Mme Annie Chapelier. Mon amendement tend à préciser que le parcours d’insertion professionnelle et sociale dans lequel s’engagent les personnes éligibles à ce dispositif peut comprendre des périodes de formation continue, en particulier au sein des établissements universitaires, écoles et instituts.

Mme Laurence Trastour-Isnart. Il s’agit d’étendre le bénéfice des places réservées pour la garde d’enfants aux personnes qui souhaitent poursuivre leurs études afin de leur permettre de concilier leur projet avec leur vie de famille. Je pense aux très jeunes mamans qui sont parfois encore lycéennes.

M. Stéphane Viry. Certaines femmes, en effet, qui souhaitent reprendre leurs études ou améliorer leur situation professionnelle, sont parfois contraintes de s’inscrire à des cours par correspondance. Je propose de le préciser dans l’amendement de ma collègue Trastour‑Isnart.

Mme Isabelle Valentin. Il s’agit d’étendre le bénéfice des places réservées pour la garde d’enfants aux personnes déjà engagées dans un parcours universitaire ou d’enseignement supérieur, qui souhaitent poursuivre leurs études, afin de leur permettre d’approfondir leur projet professionnel.

Mme Perrine Goulet. L’objectif de l’amendement AS280 est le même : permettre aux femmes qui poursuivent ou reprennent des études, par exemple dans le cadre de la formation tout au long de la vie, de bénéficier de places réservées en crèches.

Mme la rapporteure. Je préfère l’amendement de Mme Chapelier, car il vise à prendre en compte, dans le dispositif destiné aux personnes en parcours d’insertion professionnelle, celles qui reprennent des études ou les poursuivent, en vue d’intégrer le marché du travail.

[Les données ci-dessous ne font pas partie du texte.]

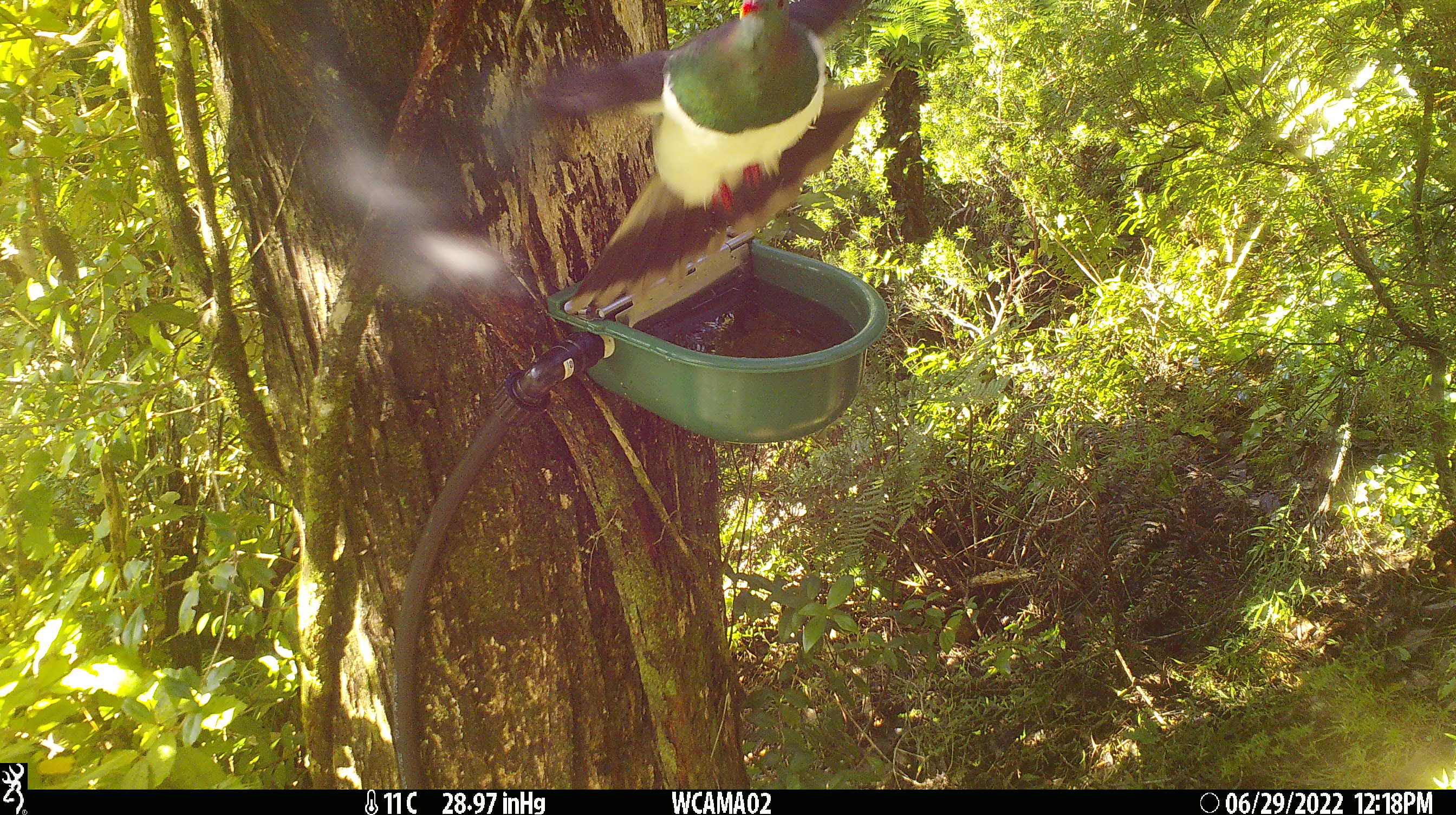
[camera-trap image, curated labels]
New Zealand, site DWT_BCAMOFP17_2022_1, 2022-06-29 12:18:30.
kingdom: Animalia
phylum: Chordata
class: Aves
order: Columbiformes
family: Columbidae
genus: Hemiphaga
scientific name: Hemiphaga novaeseelandiae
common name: new zealand pigeon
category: kereru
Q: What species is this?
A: Kereru (new zealand pigeon) (Hemiphaga novaeseelandiae).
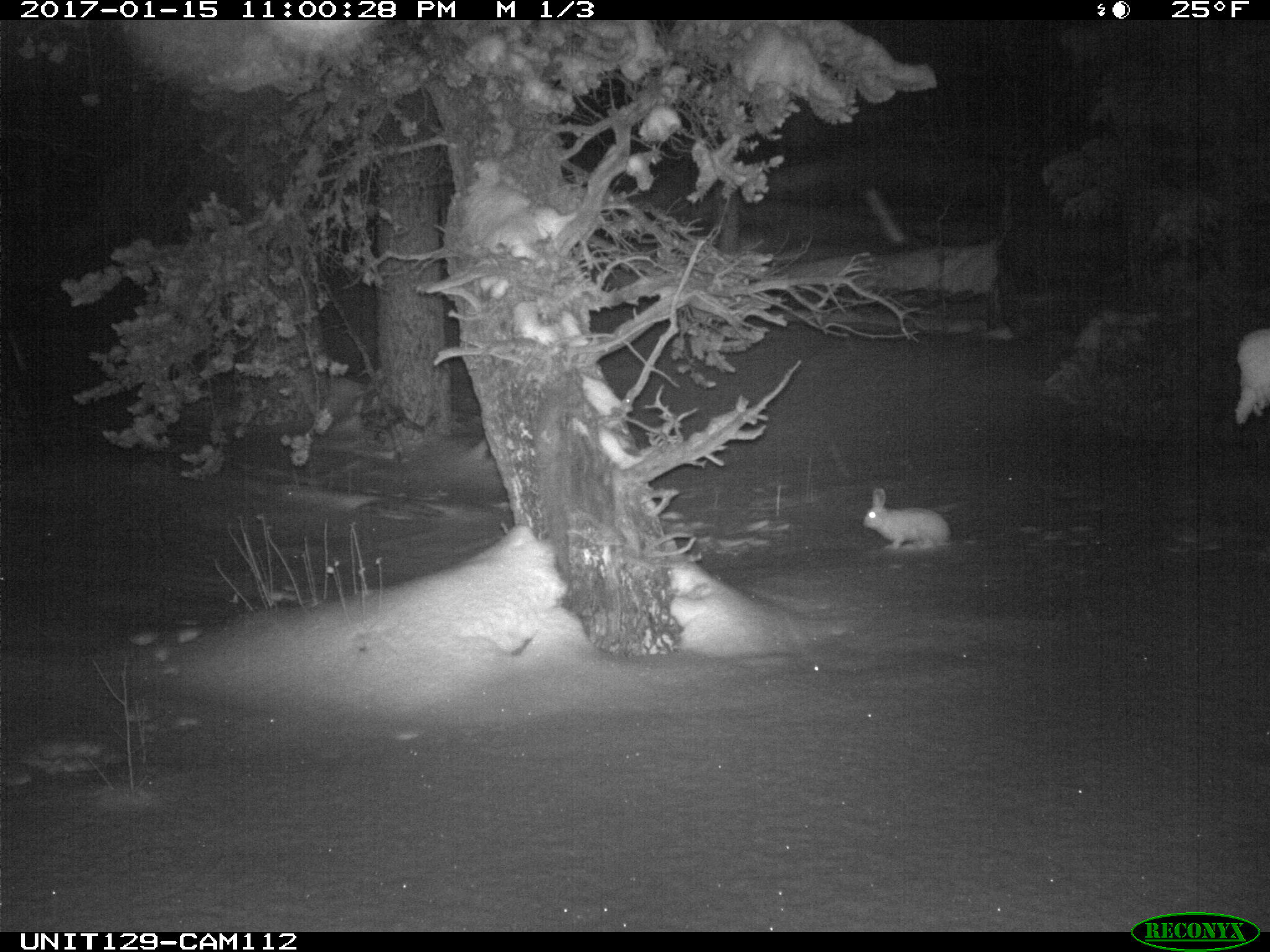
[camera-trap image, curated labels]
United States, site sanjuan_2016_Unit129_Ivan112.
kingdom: Animalia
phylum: Chordata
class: Mammalia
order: Lagomorpha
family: Leporidae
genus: Lepus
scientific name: Lepus americanus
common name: snowshoe hare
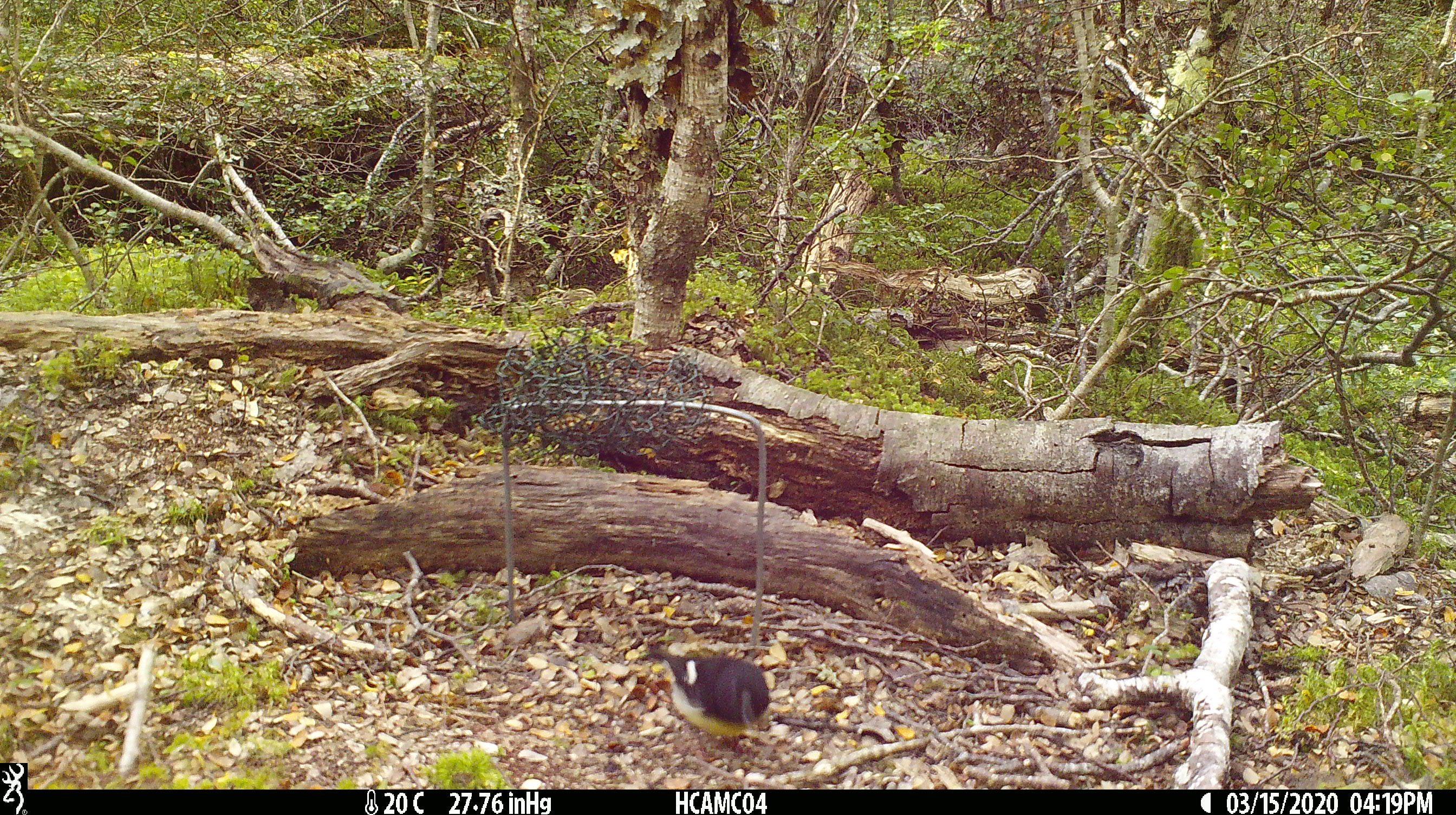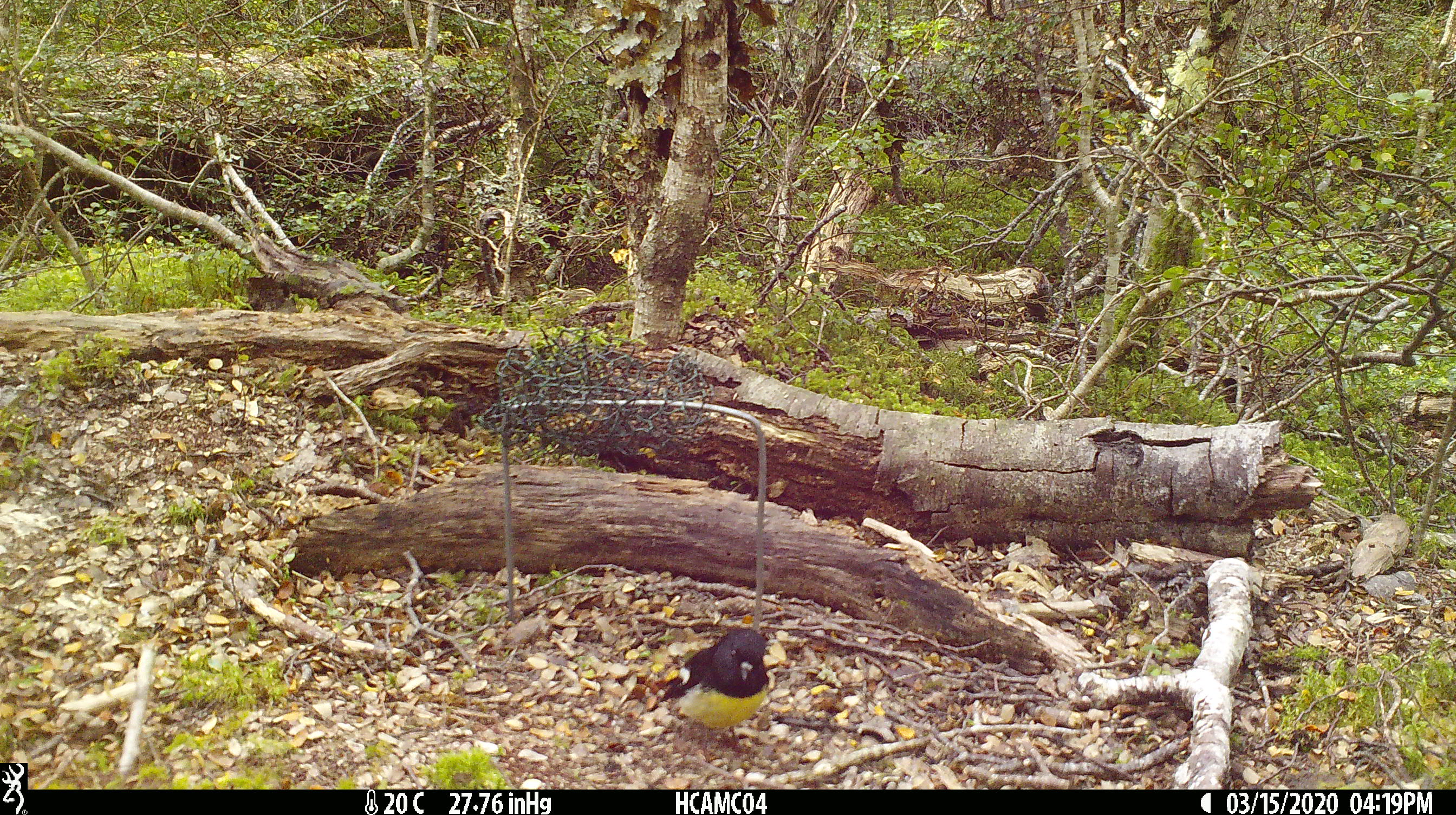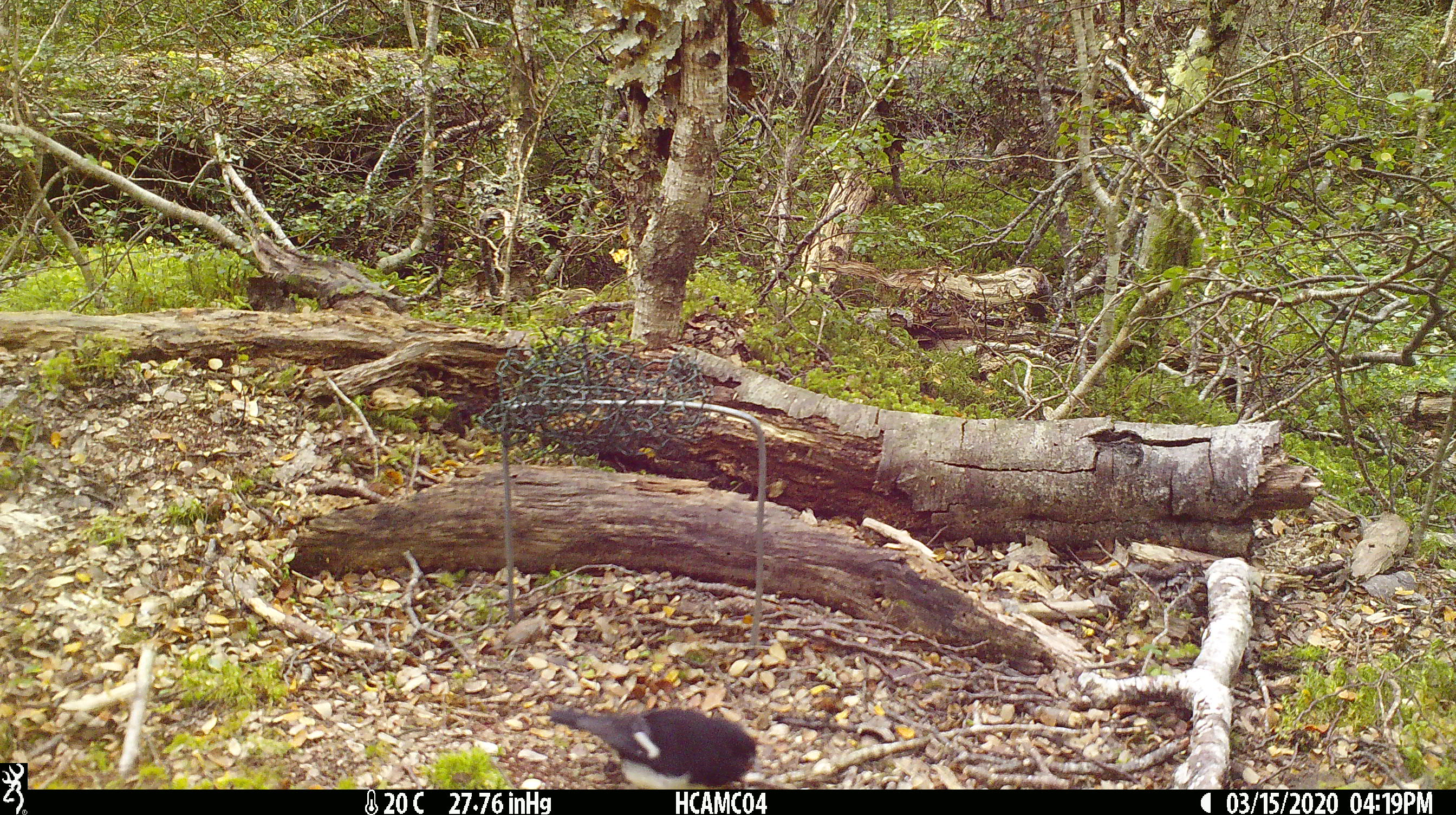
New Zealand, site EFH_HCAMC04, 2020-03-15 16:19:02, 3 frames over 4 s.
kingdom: Animalia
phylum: Chordata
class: Aves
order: Passeriformes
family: Petroicidae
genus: Petroica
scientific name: Petroica macrocephala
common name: tomtit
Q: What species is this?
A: Tomtit (Petroica macrocephala).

Il me semble plus large que l’ensemble des autres amendements déposés à ce sujet.

Rappelons que l’interprétation qui doit être faite de cet article reste inchangée : le « berceau social » est réservé aux personnes en situation précaire, qui pourraient ne pas retrouver d’emploi faute de mode de garde pour leur enfant. C’est ce qui justifiait notamment l’intégration des familles monoparentales uniquement sous l’angle de celles qui sont en insertion professionnelle et sous conditions de ressources.

Sous cette réserve, je suis favorable à l’amendement, qui tend à préciser utilement que les parcours de réinsertion professionnelle peuvent passer par la reprise d’études, comme c’est le cas à l’école 42, dirigée par Sophie Viger, en partenariat avec Pôle emploi.

La commission adopte l’amendement AS296.

En conséquence, les autres amendements tombent.

La commission en vient à l’amendement AS330 de Mme Monique Limon, faisant l’objet du sous-amendement AS373 de la rapporteure.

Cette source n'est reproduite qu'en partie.